Work item: The whole listing should be retyped exactly as it appears.

Dataset content:

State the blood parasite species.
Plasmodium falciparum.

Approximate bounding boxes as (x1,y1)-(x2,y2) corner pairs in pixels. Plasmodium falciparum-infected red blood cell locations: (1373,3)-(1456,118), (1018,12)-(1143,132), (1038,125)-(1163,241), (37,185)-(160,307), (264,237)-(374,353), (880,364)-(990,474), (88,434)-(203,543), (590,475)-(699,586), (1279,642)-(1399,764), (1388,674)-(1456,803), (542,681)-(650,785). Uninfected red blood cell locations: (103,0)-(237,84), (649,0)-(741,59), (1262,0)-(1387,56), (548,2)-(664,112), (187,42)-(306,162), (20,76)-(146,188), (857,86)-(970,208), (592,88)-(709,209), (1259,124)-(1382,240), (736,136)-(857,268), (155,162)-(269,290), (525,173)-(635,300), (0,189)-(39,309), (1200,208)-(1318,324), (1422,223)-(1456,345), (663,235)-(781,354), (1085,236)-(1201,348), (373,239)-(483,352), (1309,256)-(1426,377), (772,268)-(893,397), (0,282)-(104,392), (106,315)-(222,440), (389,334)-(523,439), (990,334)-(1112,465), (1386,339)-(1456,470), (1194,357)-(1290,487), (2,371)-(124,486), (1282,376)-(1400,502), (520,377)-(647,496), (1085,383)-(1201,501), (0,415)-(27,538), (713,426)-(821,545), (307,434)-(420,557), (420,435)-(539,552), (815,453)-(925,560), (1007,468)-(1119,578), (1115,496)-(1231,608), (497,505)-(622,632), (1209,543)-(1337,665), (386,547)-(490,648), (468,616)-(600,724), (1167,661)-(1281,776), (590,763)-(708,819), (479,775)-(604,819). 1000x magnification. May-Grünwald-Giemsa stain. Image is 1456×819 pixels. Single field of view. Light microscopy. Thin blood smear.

Exercise result:
State the blood parasite species.
Plasmodium falciparum.

Approximate bounding boxes as (x1,y1)-(x2,y2) corner pairs in pixels. Plasmodium falciparum-infected red blood cell locations: (1373,3)-(1456,118), (1018,12)-(1143,132), (1038,125)-(1163,241), (37,185)-(160,307), (264,237)-(374,353), (880,364)-(990,474), (88,434)-(203,543), (590,475)-(699,586), (1279,642)-(1399,764), (1388,674)-(1456,803), (542,681)-(650,785). Uninfected red blood cell locations: (103,0)-(237,84), (649,0)-(741,59), (1262,0)-(1387,56), (548,2)-(664,112), (187,42)-(306,162), (20,76)-(146,188), (857,86)-(970,208), (592,88)-(709,209), (1259,124)-(1382,240), (736,136)-(857,268), (155,162)-(269,290), (525,173)-(635,300), (0,189)-(39,309), (1200,208)-(1318,324), (1422,223)-(1456,345), (663,235)-(781,354), (1085,236)-(1201,348), (373,239)-(483,352), (1309,256)-(1426,377), (772,268)-(893,397), (0,282)-(104,392), (106,315)-(222,440), (389,334)-(523,439), (990,334)-(1112,465), (1386,339)-(1456,470), (1194,357)-(1290,487), (2,371)-(124,486), (1282,376)-(1400,502), (520,377)-(647,496), (1085,383)-(1201,501), (0,415)-(27,538), (713,426)-(821,545), (307,434)-(420,557), (420,435)-(539,552), (815,453)-(925,560), (1007,468)-(1119,578), (1115,496)-(1231,608), (497,505)-(622,632), (1209,543)-(1337,665), (386,547)-(490,648), (468,616)-(600,724), (1167,661)-(1281,776), (590,763)-(708,819), (479,775)-(604,819). 1000x magnification. May-Grünwald-Giemsa stain. Image is 1456×819 pixels. Single field of view. Light microscopy. Thin blood smear.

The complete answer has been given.